Set exercise: Write out again only the lines running from the one that contains "Which is further" to the end of the records below, including both the first and the last.
——————————
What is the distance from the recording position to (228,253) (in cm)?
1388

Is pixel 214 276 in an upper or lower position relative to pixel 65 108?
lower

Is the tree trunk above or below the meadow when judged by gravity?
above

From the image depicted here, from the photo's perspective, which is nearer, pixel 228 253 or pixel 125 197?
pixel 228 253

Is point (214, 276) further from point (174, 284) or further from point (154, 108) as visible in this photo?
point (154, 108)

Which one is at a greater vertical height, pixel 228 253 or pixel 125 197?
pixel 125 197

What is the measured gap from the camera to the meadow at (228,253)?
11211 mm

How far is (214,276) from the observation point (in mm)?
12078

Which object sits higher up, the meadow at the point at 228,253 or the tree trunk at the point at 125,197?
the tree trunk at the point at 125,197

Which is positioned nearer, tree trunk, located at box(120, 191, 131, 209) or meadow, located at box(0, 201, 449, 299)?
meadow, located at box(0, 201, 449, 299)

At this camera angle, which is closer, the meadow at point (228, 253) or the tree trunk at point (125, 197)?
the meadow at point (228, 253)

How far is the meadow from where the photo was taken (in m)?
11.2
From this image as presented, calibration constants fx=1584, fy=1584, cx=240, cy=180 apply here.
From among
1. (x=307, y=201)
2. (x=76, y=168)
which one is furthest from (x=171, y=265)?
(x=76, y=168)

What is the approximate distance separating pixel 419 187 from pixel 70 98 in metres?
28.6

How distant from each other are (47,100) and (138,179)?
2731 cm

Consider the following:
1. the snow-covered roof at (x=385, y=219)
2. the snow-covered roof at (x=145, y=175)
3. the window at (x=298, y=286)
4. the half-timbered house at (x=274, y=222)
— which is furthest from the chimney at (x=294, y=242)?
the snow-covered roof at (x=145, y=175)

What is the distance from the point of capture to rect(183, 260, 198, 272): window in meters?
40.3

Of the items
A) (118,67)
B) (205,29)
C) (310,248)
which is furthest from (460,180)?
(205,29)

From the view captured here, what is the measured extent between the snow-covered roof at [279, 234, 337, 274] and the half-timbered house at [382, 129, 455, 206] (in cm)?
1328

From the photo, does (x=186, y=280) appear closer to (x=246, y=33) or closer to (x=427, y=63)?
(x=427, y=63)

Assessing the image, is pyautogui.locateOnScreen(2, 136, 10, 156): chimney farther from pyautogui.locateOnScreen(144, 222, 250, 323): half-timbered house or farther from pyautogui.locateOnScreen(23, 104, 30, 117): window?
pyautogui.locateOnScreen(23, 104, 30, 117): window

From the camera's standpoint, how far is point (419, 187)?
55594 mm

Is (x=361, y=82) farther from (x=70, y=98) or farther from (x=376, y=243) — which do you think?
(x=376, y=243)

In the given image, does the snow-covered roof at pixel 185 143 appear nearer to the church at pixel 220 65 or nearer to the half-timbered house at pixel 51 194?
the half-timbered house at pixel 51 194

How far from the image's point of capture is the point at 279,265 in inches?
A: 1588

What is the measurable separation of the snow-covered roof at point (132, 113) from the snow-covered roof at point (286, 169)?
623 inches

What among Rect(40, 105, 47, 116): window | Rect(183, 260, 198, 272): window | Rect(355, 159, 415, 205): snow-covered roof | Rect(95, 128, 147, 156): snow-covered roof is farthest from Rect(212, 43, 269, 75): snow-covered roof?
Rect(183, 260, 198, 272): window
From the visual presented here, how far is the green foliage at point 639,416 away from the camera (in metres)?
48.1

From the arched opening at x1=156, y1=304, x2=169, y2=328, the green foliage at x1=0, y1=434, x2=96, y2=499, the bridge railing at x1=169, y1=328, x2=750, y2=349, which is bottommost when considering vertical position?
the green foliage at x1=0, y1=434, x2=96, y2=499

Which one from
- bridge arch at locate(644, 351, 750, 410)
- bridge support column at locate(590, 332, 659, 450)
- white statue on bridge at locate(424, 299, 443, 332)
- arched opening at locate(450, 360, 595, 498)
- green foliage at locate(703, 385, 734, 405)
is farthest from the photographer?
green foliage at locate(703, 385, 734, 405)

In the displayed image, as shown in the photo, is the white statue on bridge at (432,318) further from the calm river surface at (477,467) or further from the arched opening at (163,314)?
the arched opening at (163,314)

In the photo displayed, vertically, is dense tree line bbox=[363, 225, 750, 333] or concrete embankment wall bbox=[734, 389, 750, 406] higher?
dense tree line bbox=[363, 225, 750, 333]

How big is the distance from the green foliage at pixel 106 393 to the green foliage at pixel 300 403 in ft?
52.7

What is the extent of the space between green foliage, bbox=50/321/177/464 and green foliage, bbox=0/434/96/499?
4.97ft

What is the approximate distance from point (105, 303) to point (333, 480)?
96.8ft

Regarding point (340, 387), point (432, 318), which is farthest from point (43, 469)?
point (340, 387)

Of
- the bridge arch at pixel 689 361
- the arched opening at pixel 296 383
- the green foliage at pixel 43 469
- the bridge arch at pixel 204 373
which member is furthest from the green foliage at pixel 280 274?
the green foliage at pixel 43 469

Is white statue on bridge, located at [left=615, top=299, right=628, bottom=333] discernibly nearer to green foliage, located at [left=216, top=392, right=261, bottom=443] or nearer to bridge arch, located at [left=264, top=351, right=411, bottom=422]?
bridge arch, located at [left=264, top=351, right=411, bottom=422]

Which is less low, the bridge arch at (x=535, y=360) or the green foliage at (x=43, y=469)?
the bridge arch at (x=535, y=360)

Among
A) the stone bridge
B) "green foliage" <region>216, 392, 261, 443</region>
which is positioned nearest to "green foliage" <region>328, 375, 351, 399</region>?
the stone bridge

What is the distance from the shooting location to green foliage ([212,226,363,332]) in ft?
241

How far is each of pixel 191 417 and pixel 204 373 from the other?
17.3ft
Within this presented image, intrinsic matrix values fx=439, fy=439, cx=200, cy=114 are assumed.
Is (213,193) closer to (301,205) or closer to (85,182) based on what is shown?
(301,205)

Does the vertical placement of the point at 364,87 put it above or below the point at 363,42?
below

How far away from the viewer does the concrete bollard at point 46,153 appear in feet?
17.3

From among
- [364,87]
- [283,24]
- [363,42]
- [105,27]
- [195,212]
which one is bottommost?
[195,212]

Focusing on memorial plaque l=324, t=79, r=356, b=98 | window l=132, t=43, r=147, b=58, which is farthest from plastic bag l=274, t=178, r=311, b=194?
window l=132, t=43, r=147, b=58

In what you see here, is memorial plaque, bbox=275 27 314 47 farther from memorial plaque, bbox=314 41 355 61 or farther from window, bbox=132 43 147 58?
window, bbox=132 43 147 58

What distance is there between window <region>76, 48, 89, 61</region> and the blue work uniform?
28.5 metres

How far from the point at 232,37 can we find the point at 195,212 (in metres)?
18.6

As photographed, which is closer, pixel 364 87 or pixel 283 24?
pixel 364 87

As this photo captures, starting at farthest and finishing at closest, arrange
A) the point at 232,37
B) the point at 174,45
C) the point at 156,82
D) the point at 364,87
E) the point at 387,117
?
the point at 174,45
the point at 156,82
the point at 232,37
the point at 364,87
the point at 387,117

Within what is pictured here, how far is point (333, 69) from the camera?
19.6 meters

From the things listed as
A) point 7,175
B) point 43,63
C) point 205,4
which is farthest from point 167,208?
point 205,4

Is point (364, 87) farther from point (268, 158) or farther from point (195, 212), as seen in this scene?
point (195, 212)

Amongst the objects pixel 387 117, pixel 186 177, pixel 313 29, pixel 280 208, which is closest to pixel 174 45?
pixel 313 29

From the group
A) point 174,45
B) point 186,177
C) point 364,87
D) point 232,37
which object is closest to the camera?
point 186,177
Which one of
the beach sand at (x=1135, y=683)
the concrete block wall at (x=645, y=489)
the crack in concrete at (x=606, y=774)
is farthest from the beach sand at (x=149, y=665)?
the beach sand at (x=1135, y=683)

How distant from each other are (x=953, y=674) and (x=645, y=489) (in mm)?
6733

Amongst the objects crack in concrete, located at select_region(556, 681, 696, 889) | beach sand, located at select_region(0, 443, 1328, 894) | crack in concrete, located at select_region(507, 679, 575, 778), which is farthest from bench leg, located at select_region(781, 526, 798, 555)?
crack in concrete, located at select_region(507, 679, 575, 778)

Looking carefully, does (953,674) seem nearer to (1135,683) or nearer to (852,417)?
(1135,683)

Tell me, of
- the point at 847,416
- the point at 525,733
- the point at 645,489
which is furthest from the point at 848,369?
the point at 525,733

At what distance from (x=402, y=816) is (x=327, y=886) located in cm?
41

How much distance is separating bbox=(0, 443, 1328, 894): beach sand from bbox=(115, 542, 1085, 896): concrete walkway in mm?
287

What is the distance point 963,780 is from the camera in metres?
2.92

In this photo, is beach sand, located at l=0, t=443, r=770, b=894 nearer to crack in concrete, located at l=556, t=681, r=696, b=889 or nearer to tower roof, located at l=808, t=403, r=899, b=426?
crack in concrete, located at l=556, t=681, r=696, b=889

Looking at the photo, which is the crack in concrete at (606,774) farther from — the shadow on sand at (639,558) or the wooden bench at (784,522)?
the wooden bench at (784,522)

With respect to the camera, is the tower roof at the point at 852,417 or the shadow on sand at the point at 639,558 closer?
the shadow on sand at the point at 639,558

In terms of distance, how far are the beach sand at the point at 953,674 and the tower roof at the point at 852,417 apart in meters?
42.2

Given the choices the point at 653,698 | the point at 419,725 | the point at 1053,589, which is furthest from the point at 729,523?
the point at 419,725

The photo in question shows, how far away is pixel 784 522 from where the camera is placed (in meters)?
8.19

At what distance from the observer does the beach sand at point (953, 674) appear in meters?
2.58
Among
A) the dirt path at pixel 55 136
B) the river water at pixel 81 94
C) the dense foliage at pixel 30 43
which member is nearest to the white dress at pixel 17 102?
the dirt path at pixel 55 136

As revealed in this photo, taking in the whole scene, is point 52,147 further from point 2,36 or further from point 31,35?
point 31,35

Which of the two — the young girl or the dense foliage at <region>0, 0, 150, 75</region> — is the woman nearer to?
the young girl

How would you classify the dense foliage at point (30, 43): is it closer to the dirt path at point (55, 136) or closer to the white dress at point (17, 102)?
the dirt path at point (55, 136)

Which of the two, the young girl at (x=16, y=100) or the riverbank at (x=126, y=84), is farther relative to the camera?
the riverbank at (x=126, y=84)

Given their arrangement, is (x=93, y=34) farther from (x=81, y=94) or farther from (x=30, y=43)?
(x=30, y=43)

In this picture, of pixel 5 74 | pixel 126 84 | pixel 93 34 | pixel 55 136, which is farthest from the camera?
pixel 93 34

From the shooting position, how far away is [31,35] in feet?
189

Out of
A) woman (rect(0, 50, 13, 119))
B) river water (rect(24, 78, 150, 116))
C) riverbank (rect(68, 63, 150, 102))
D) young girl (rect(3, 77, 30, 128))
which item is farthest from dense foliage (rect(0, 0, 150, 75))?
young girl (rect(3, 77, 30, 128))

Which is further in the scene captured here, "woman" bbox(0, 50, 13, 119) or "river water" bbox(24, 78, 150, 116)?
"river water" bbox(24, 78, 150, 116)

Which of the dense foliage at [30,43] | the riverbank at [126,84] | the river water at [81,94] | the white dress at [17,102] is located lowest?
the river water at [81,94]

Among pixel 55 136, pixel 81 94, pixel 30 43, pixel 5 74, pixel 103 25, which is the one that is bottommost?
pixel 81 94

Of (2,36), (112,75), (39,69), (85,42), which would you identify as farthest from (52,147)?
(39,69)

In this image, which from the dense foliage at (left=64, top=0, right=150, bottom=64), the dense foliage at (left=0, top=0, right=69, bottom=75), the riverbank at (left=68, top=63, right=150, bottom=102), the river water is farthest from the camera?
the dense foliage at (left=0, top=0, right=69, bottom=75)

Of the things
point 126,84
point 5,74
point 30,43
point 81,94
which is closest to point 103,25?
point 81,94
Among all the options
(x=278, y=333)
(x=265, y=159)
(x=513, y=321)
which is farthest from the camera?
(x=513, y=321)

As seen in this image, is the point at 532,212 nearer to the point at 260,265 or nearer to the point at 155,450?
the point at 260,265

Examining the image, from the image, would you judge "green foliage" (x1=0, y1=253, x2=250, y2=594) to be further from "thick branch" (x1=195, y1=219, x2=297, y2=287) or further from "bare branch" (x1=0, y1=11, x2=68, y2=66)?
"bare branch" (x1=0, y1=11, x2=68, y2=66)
——————————
Answer for the task:
Which is further in the scene captured here, "woman" bbox(0, 50, 13, 119) or "river water" bbox(24, 78, 150, 116)?
"river water" bbox(24, 78, 150, 116)

Which of the dense foliage at [30,43] | the riverbank at [126,84] | the river water at [81,94] | the white dress at [17,102] is located lowest?
the river water at [81,94]

Among pixel 55 136, pixel 81 94, pixel 30 43, pixel 5 74, pixel 103 25, which is the one that is bottommost?
pixel 81 94

Of (2,36), (112,75), (39,69), (85,42), which would you identify as farthest from (52,147)?
(39,69)

In this image, which from the dense foliage at (left=64, top=0, right=150, bottom=64), the dense foliage at (left=0, top=0, right=69, bottom=75), the riverbank at (left=68, top=63, right=150, bottom=102), the river water is farthest from the camera?
the dense foliage at (left=0, top=0, right=69, bottom=75)

Of the things
point 126,84
point 5,74
point 30,43
point 81,94
which is closest to point 103,25?
point 81,94
Among all the options
(x=278, y=333)
(x=265, y=159)
(x=513, y=321)
which is farthest from the camera?
(x=513, y=321)

As seen in this image, is the point at 532,212 nearer to the point at 260,265 or nearer to the point at 155,450?
the point at 260,265

Examining the image, from the image, would you judge "green foliage" (x1=0, y1=253, x2=250, y2=594) to be further from "thick branch" (x1=195, y1=219, x2=297, y2=287) or further from "bare branch" (x1=0, y1=11, x2=68, y2=66)?
"bare branch" (x1=0, y1=11, x2=68, y2=66)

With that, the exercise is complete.